*Prompt A*
Write out the passage of the faculty profile that begins with the words containing "Email: huskey@ou.edu | Office: CARN" and ends with "and medieval Latin.".
*Prompt B*
Summarize the faculty profile in two sentences.
*Prompt C*
Provide what would come next in the faculty profile, picking up after its final sentence.

*Document segment*
#####

Interlocking OU, Dodge Family College of Arts and Sciences, Department of Classics and Letters, The University of Oklahoma website wordmark.

Samuel J. Huskey

Professor of Classics and Letters

Email: huskey@ou.edu | Office: CARN 116 | Full CV (pdf)

Samuel J. Huskey

I have written articles and delivered papers on the poetry of Lucretius, Vergil, Tibullus, Ovid, and Lucan. My main interest in Latin poetry is the allusive technique of the poets of the Augustan age, particularly Ovid. Most of my publications concern Ovid's Tristia, but I have recently switched my focus to my other interests in textual criticism, palaeography, neo-Latin, and medieval Latin.

This combination of interests recently led to two publications on a 15th-century manuscript of Lucan's De bello civili. In one of them, I used digital image enhancement and manipulation to uncover the deleted text of the colophon. In the other, I published my transcription of portions of the manuscript's marginalia and scholia that had never before appeared in print. I am also collaborating with my colleague Jason Houston on a translation of Boccaccio's minor Latin works for Harvard University Press I Tatti Renaissance Library.

My major project is the Digital Latin Library, a collaborative effort of the Society for Classical Studies (formerly the American Philological Association), the Medieval Academy of America, and the Renaissance Society of America. The DLL was funded by the Andrew W. Mellon Foundation and hosted at OU.

#####

*Dataset extract*
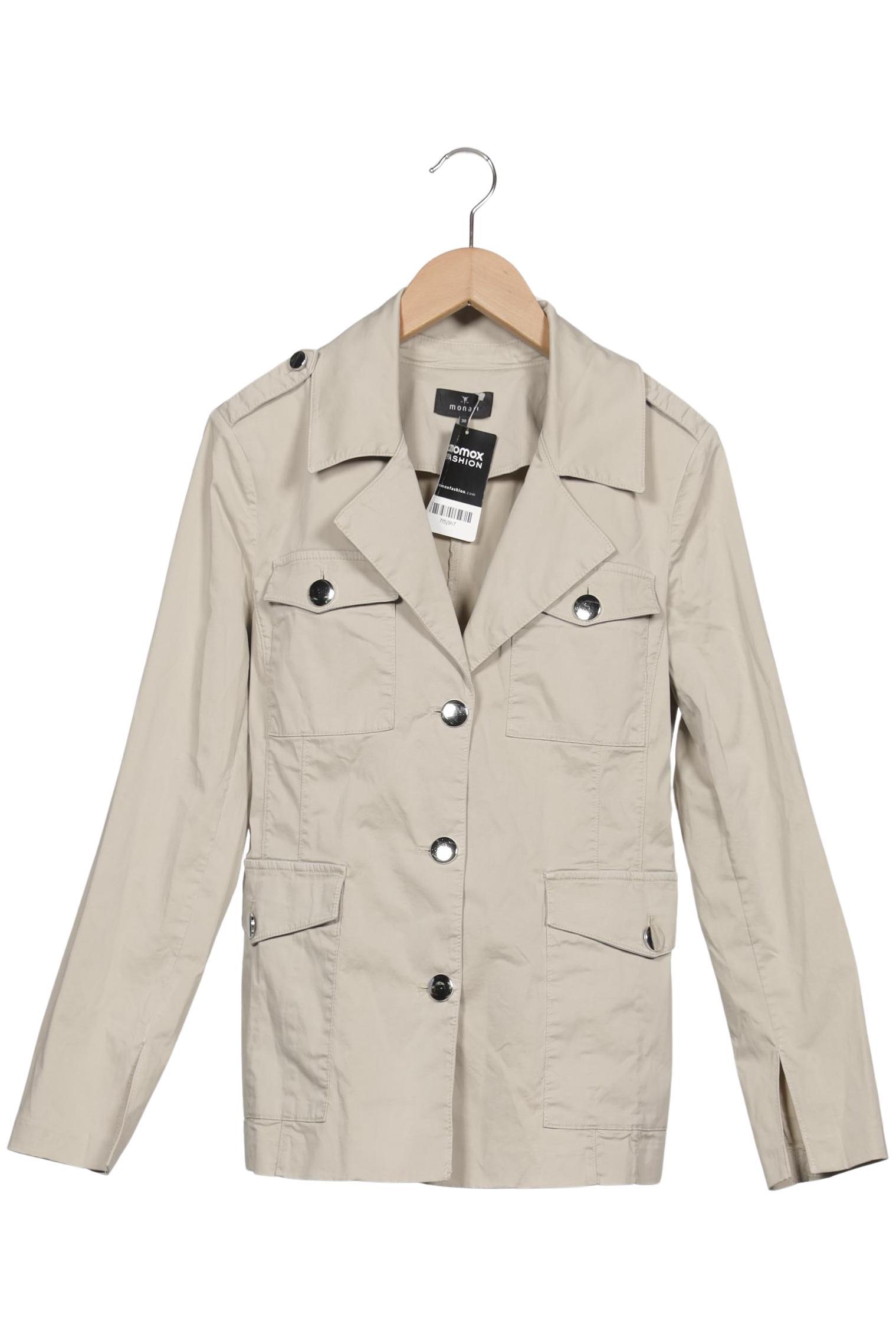 

monari Damen Jacke, beige, Gr. 38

#####

*Exercise output A*
Email: huskey@ou.edu | Office: CARN 116 | Full CV (pdf)

Samuel J. Huskey

I have written articles and delivered papers on the poetry of Lucretius, Vergil, Tibullus, Ovid, and Lucan. My main interest in Latin poetry is the allusive technique of the poets of the Augustan age, particularly Ovid. Most of my publications concern Ovid's Tristia, but I have recently switched my focus to my other interests in textual criticism, palaeography, neo-Latin, and medieval Latin.

*Exercise output B*
Samuel J. Huskey, a professor of classics and letters, has published mainly on Ovid's Tristia but has recently turned to textual criticism, palaeography, neo-Latin, and medieval Latin, which led to two publications on a 15th-century manuscript of Lucan's De bello civili. His major project is the Digital Latin Library, a collaboration of three scholarly societies that was funded by the Andrew W. Mellon Foundation and hosted at OU.

*Exercise output C*
I particularly enjoy teaching general education courses such as Classical Mythology, Greek Literature in English Translation, Latin Literature in English Translation, Ancient Drama, and Ancient Epic because it's fun to introduce students to the subject of Classical culture. I also cherish the time that I spend with my advanced Latin students discussing everything from grammar and syntax to rhetorical and literary technique. Every other year I get to teach the Latin prose composition course, which always culminates with the students writing their autobiographies in Latin.

I served as chair of the department from 2009 until 2019. I am also an academic advisor for Classics and Letters majors, and I serve on numerous committees at the college and university levels.

For several years I was the Webmaster and a member of the Executive Committee of the Classical Association of the Middle West and South, and I chaired the local committee when the University of Oklahoma hosted that organization in the spring of 2010. In 2011 I began serving as Information Architect for the Society for Classical Studies, and I am involved in several of that organization's committee by virtue of that position.